··· TEXT PROVIDED ···

Forum Bugs

Pseudo elements that span multipla pages only apply to first or last page

zdenko
Hi,

I have a use-case where a ::before or ::after pseudo element is applied to a table or other such element that may be very tall where the pseudo element draws something across the full height of the original parent.

Imagine a line like revision bar or similar that is drawn using ::after pseudo selector for the whole table.

The issue I'm having is that if the ::before is used, it is only applicable to the first page of the table, and ignored on subsequent pages. Similarly for ::after where inly the end of the table on the last page is styled.

It looks like ::before does not apply after element is broken to span on next page(s) and ::after only applies for the page where the end of the element is.
mikeday
Yes that is correct, the ::before pseudo-element is treated almost exactly the same as having a first child element and ::after is like having a last child element, so by themselves they will not be repeated across pages. Perhaps you could use thead or tfoot for this? Or display: table-header-group?
zdenko
Hi Mike,

thanks for the fast response. If that is expected then I'll try to find another solution.
zdenko
I would like to revisit this. Initially I thought I can solve it by other means but then a tingle on the back of my mind was pointing me back to this .

We have implemented a revision bar / change bar in Browser purely with CSS. We had to adjust our html a bit to allow for this but it all is driven from pseudo elements.

To explain the implementation with words, the html element that needs to have revision bar is assigned a special class (class='arc-revision-element-added').

A css pseudo element (:after) is created that draws a black background that spans the height of the parent and runs all the way to the side on the left. This black background is z-indexed underneath so that it flows under the whole area of the parent and wide enough that it doesn't matter where the element is located on the x-axis.

···

### WHAT THE TASK ASKS
Print the forum thread on pseudo-elements that span multiple pages in full, word for word.

··· GIVEN DATA ···

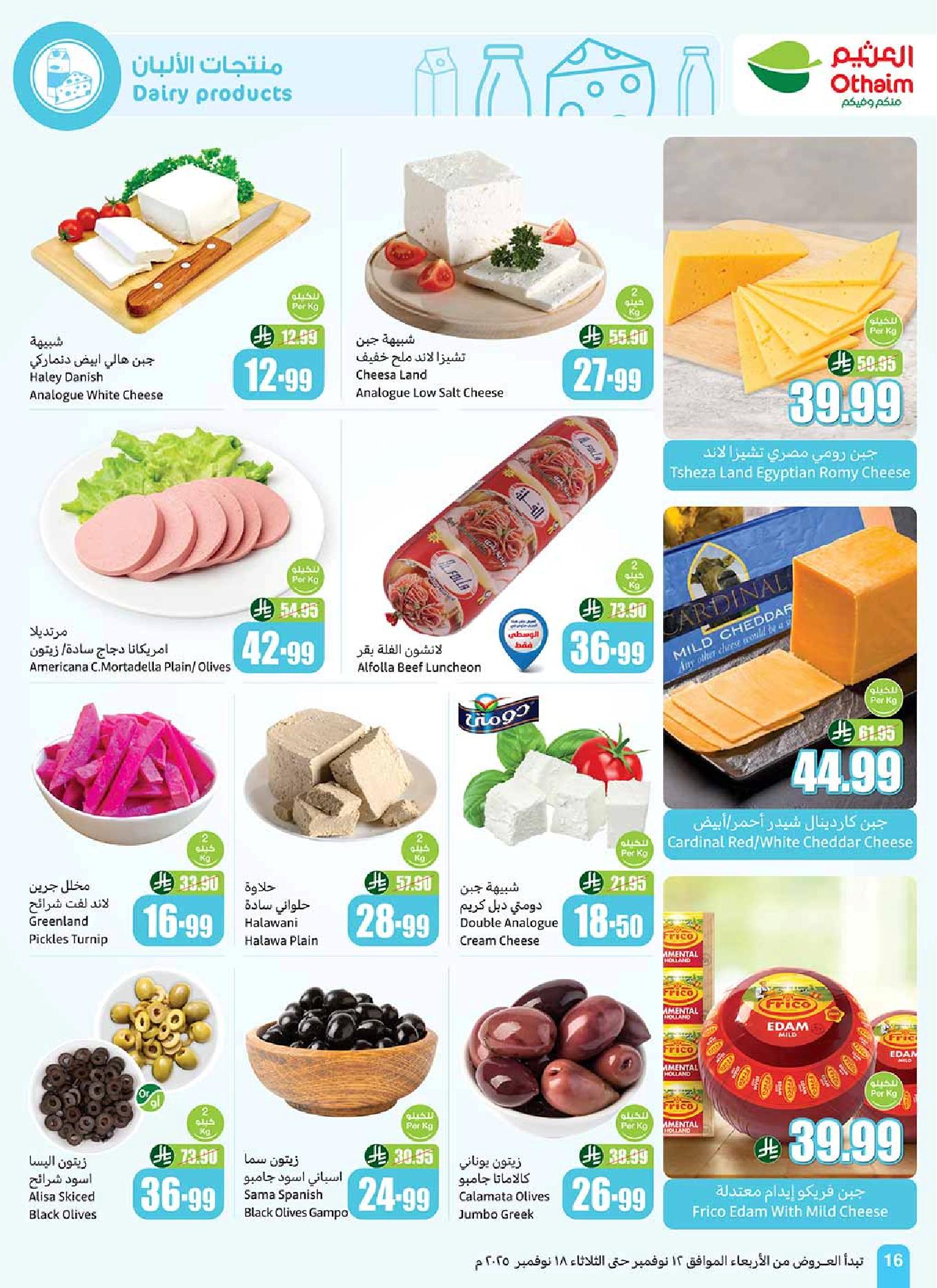 عروض أسواق عبدالله العثيم الأسبوعية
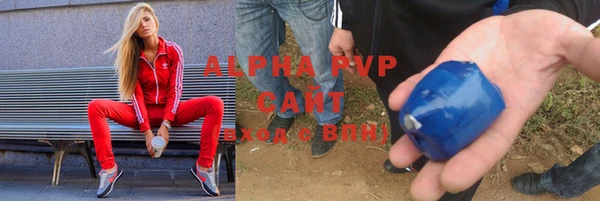spice Алексин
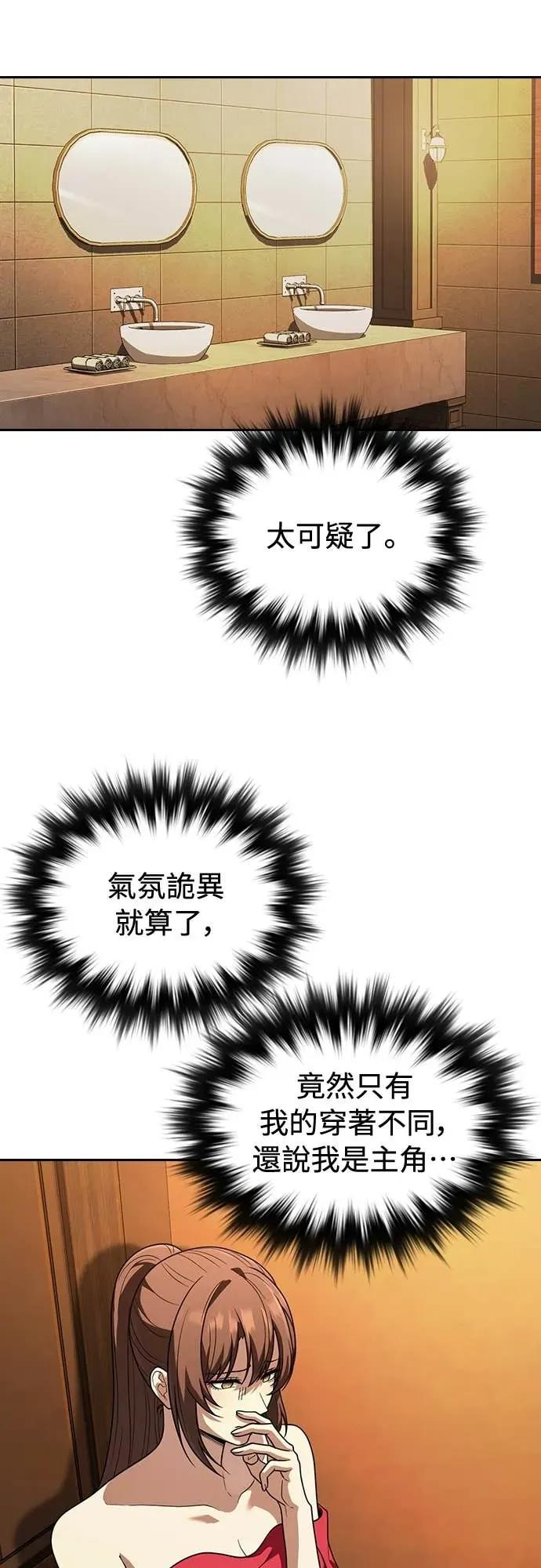 第11话 第15页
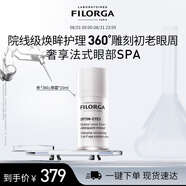 菲洛嘉（Filorga）360眼霜15ml熬夜眼霜保濕抗皺緊致護膚品生日禮物送女友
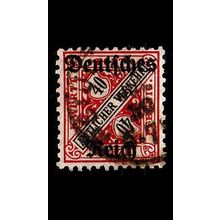 GERMANY REICH Dienst [1920] MiNr 0062 ( O/used ) [La]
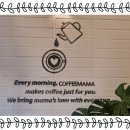 커피마마 신마산점 이미지
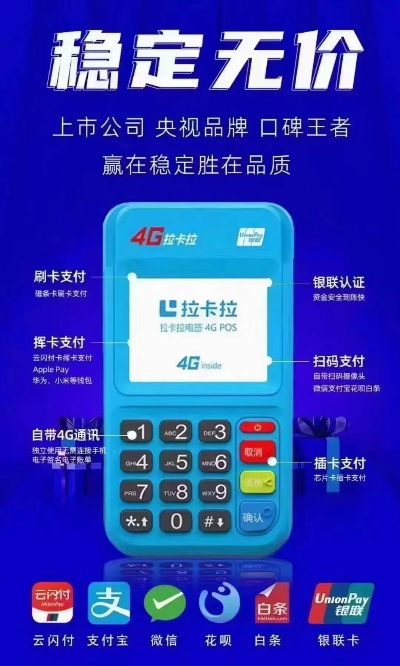 北京拉卡拉POS机申请电话号码及案例解析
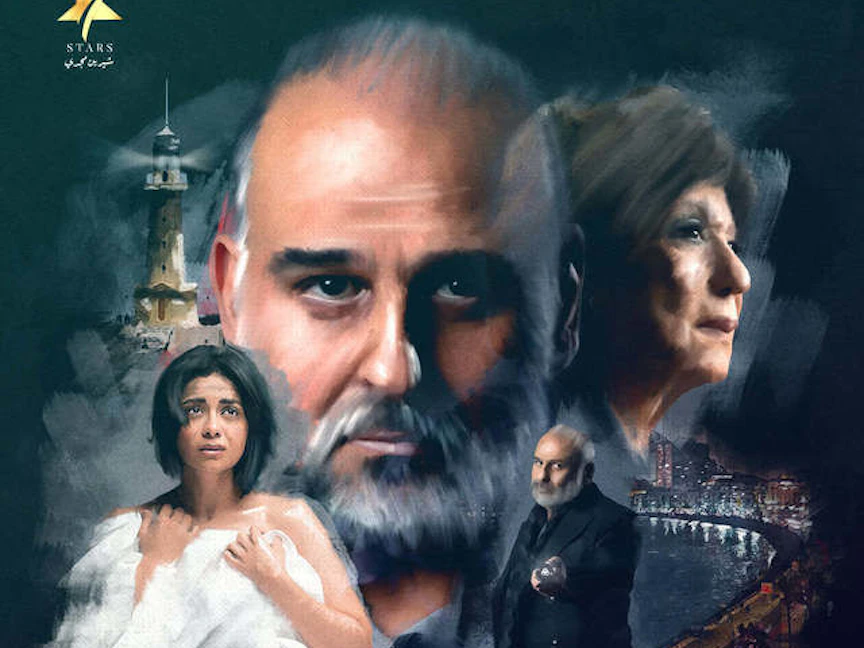 الملصق الدعائي لمسلسل "الطاووس" - المكتب الإعلامي للشركة المنتجة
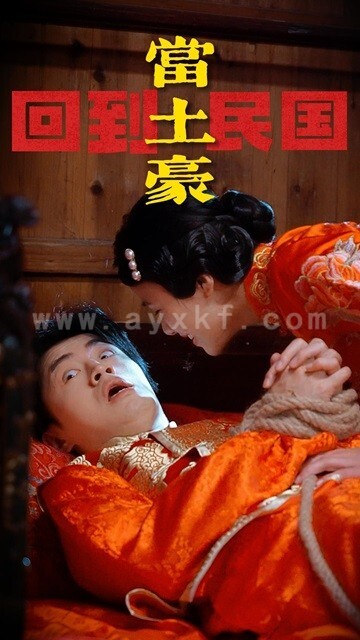 7035-回到民国当土豪(89集) 最新 图1张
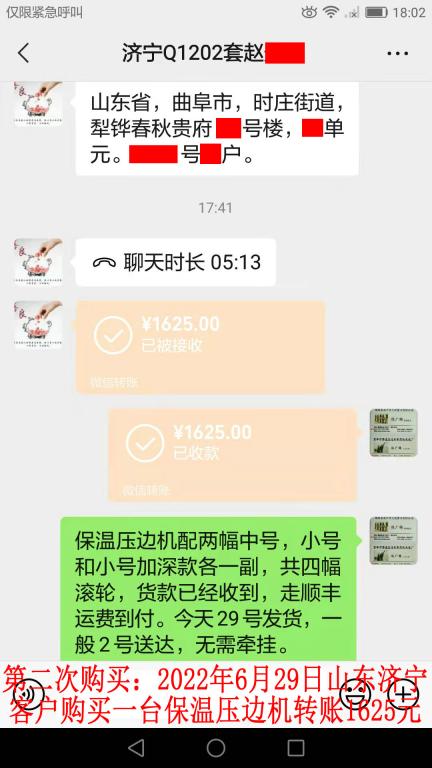 第二次購(gòu)買(mǎi)6月29日山東濟(jì)寧客戶轉(zhuǎn)賬1625元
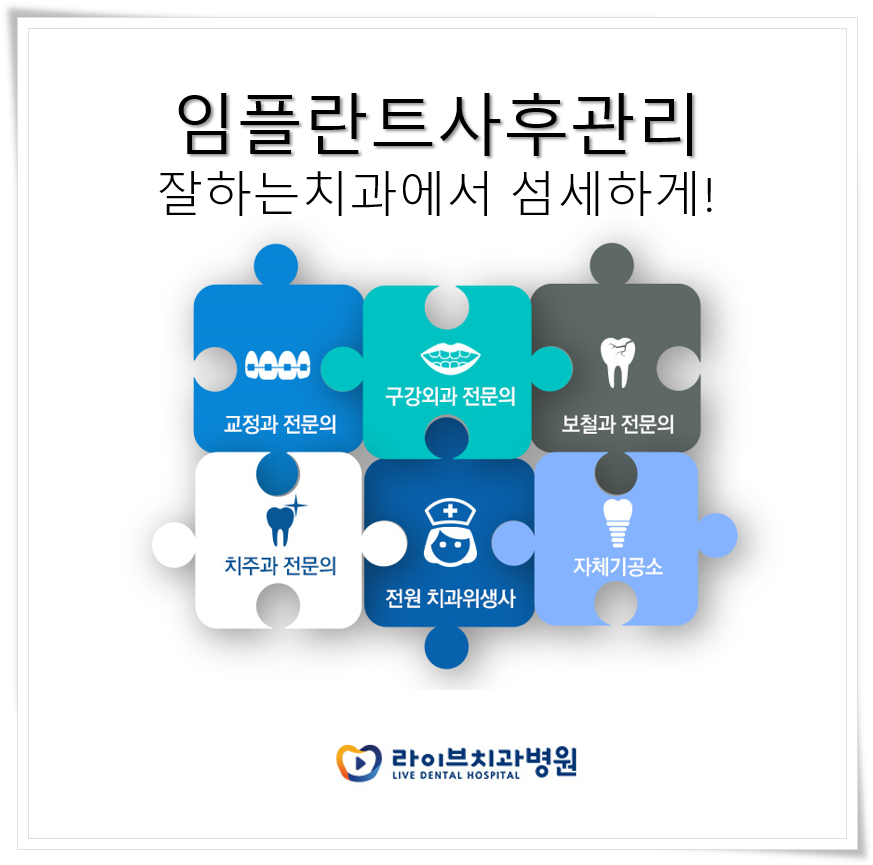 임플란트잘하는치과 사후관리도 섬세하게! 관련 이미지 1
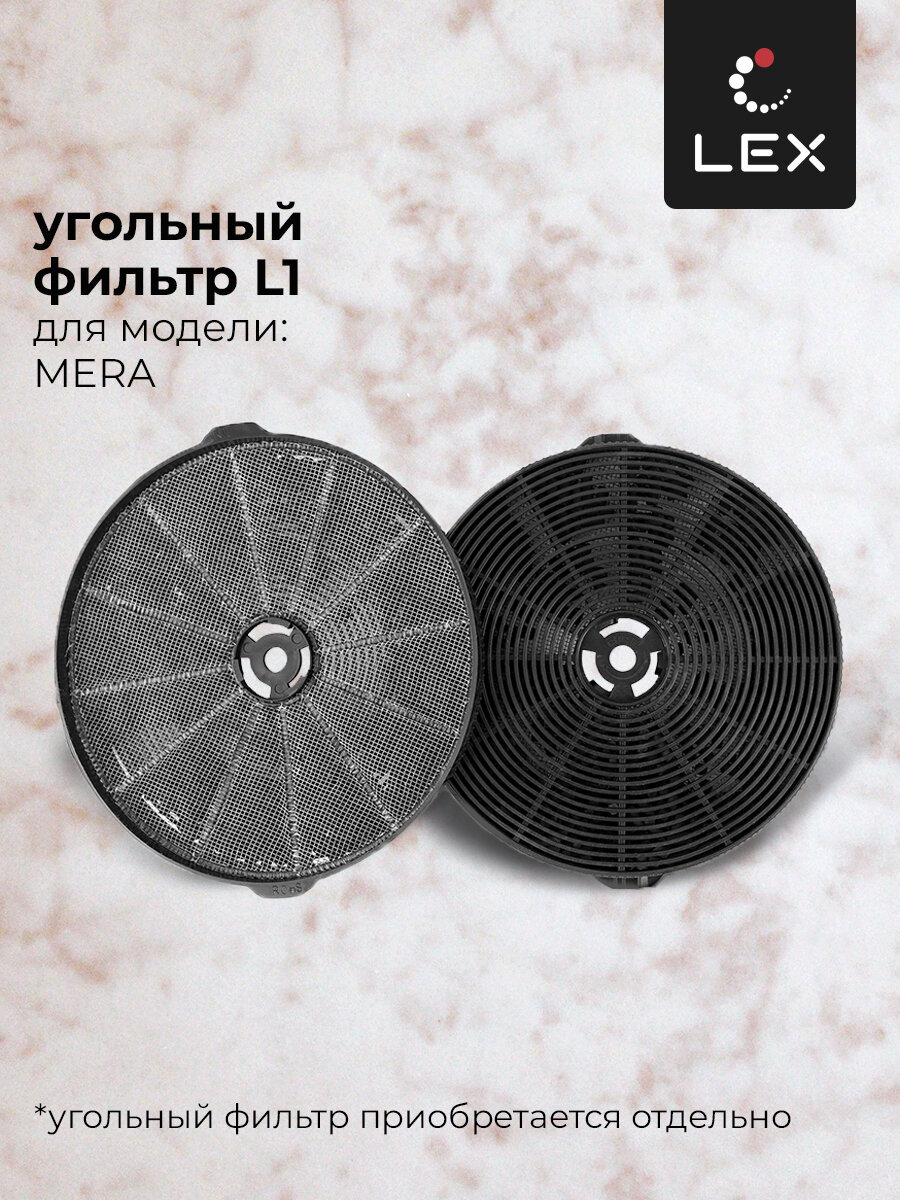 Каминная вытяжка LEX Mera 600 белый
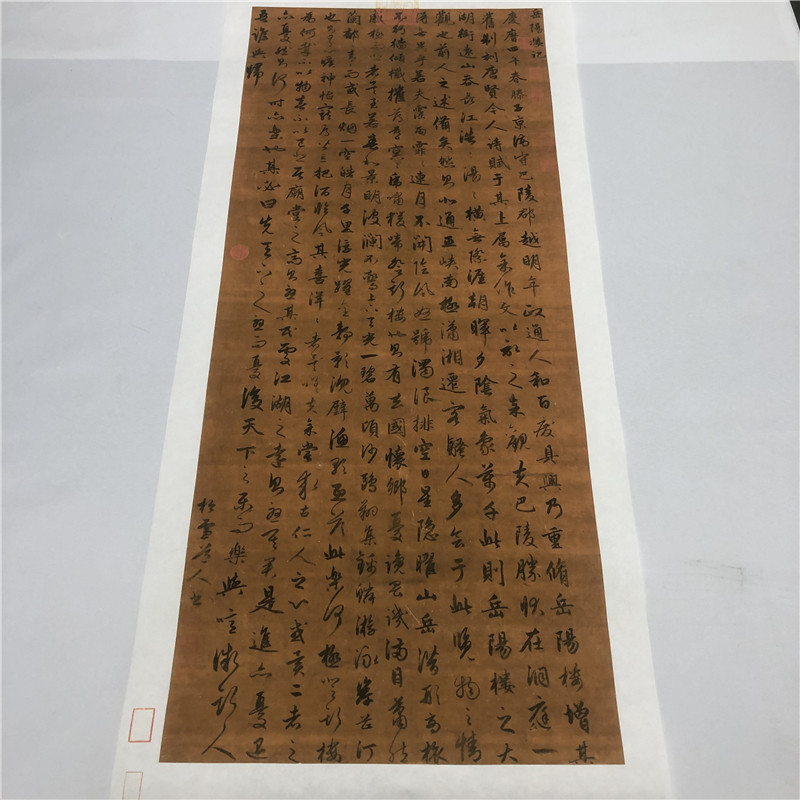 赵孟頫岳阳楼记名家真迹书法字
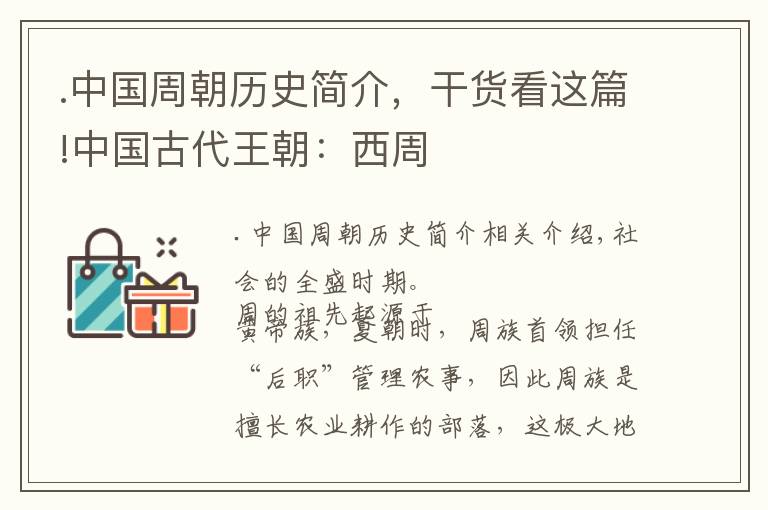 .中國(guó)周朝歷史簡(jiǎn)介，干貨看這篇!中國(guó)古代王朝：西周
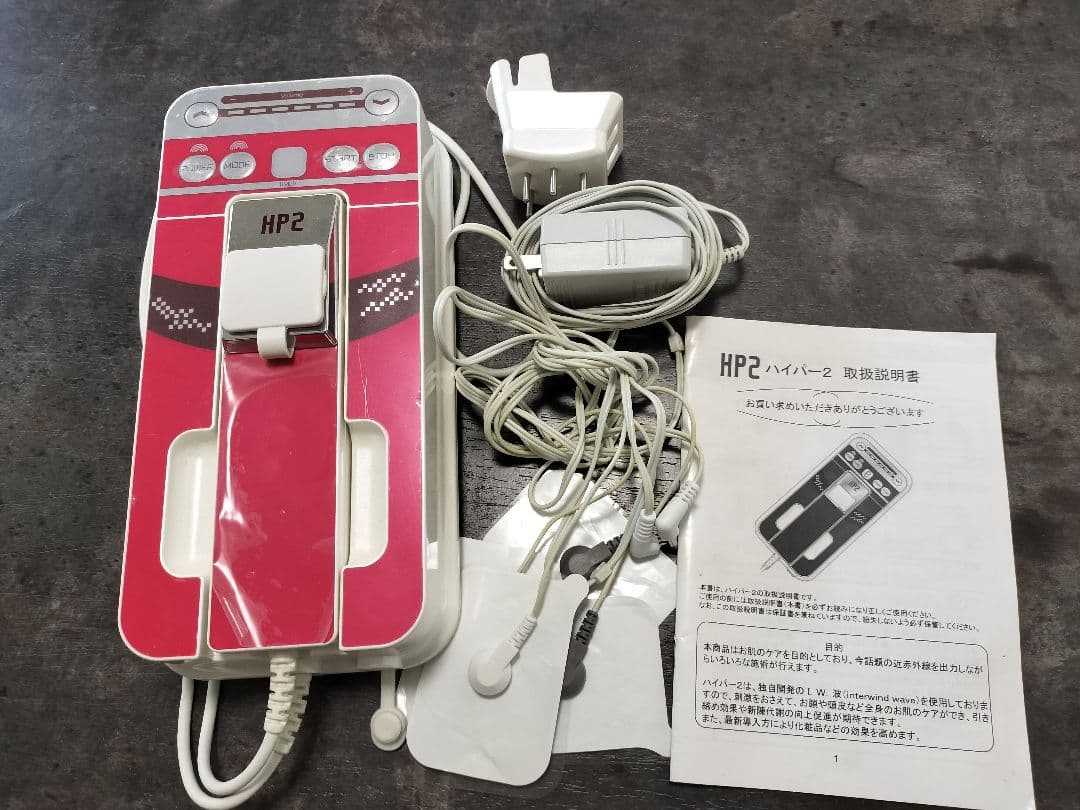 ジュリアオージェ美顔器ハイパー2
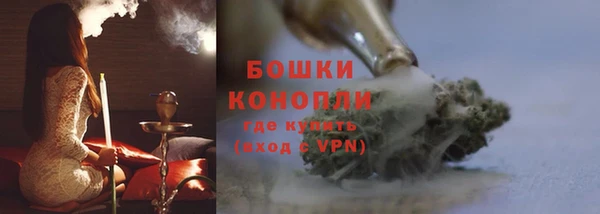 соль курить ск Верея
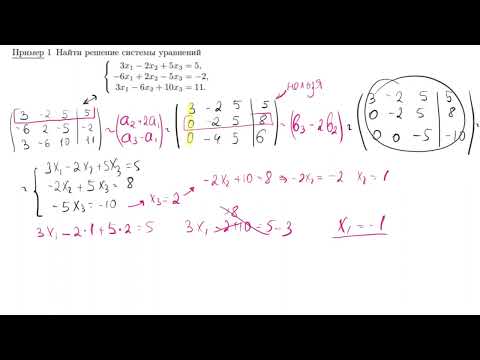 Видео: Метод Гаусса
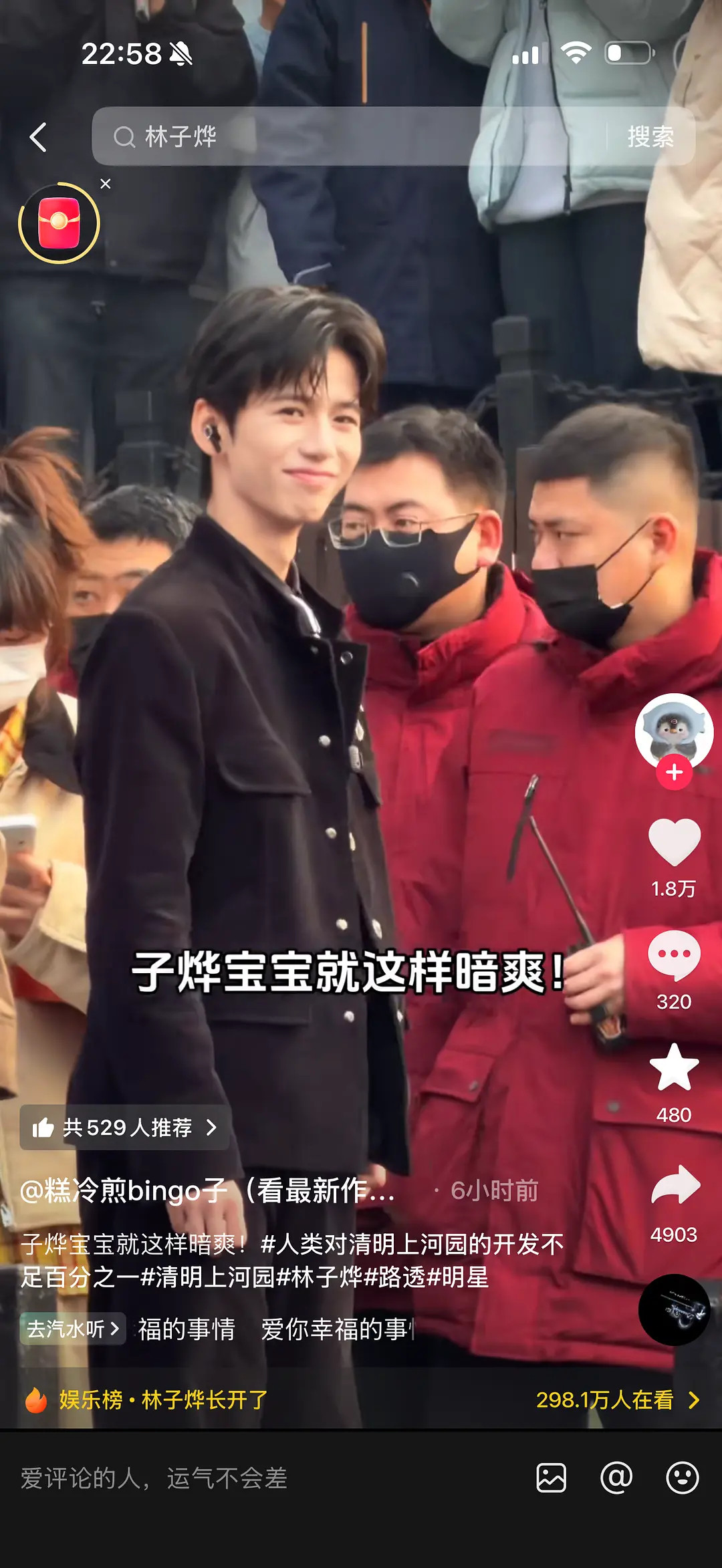 林子烨怎么做到连褶子都和张凌赫一模一样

···

### THE ANSWER
Forum Bugs

Pseudo elements that span multipla pages only apply to first or last page

zdenko
Hi,

I have a use-case where a ::before or ::after pseudo element is applied to a table or other such element that may be very tall where the pseudo element draws something across the full height of the original parent.

Imagine a line like revision bar or similar that is drawn using ::after pseudo selector for the whole table.

The issue I'm having is that if the ::before is used, it is only applicable to the first page of the table, and ignored on subsequent pages. Similarly for ::after where inly the end of the table on the last page is styled.

It looks like ::before does not apply after element is broken to span on next page(s) and ::after only applies for the page where the end of the element is.
mikeday
Yes that is correct, the ::before pseudo-element is treated almost exactly the same as having a first child element and ::after is like having a last child element, so by themselves they will not be repeated across pages. Perhaps you could use thead or tfoot for this? Or display: table-header-group?
zdenko
Hi Mike,

thanks for the fast response. If that is expected then I'll try to find another solution.
zdenko
I would like to revisit this. Initially I thought I can solve it by other means but then a tingle on the back of my mind was pointing me back to this .

We have implemented a revision bar / change bar in Browser purely with CSS. We had to adjust our html a bit to allow for this but it all is driven from pseudo elements.

To explain the implementation with words, the html element that needs to have revision bar is assigned a special class (class='arc-revision-element-added').

A css pseudo element (:after) is created that draws a black background that spans the height of the parent and runs all the way to the side on the left. This black background is z-indexed underneath so that it flows under the whole area of the parent and wide enough that it doesn't matter where the element is located on the x-axis.